* [Requirement] In the passage below on the Dodgers' farm system, copy out word for word the part from "LOS ANGELES -- Even" up to and including "in recent years.".

* [Excerpt to read]
┌──

LOS ANGELES -- Even while spending hundreds of millions of dollars on veterans last year, new ownership insisted the long-term business model for the Dodgers was player development, with a renewed emphasis on international talent that had been long neglected.
One year later, the farm system is stirring with signs of life. The Yasiel Puig phenomenon is the quick payoff for what promises to be a reopening of a foreign pipeline of talent the Dodgers originally discovered, then abandoned.
More subtle, but no less important, is a sea-change in Draft approach from high-risk, high-reward high schoolers to more projectable college talent that should allow the Dodgers to more quickly fill more holes from within, which had become a frustration in recent years.
Even though last year's flurry of mega trades dispatched many of the franchise's better young players to land Hanley Ramirez, Randy Choate, Shane Victorino, Adrian Gonzalez, Josh Beckett, Carl Crawford and Nick Punto, the Dodgers actually have more top 100 prospects this year (four) than at this time last year (one).

└──

* [Dataset content]

┌──

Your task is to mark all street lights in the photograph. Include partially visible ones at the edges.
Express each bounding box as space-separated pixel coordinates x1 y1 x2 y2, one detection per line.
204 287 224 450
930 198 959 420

└──

* [Response]
LOS ANGELES -- Even while spending hundreds of millions of dollars on veterans last year, new ownership insisted the long-term business model for the Dodgers was player development, with a renewed emphasis on international talent that had been long neglected.
One year later, the farm system is stirring with signs of life. The Yasiel Puig phenomenon is the quick payoff for what promises to be a reopening of a foreign pipeline of talent the Dodgers originally discovered, then abandoned.
More subtle, but no less important, is a sea-change in Draft approach from high-risk, high-reward high schoolers to more projectable college talent that should allow the Dodgers to more quickly fill more holes from within, which had become a frustration in recent years.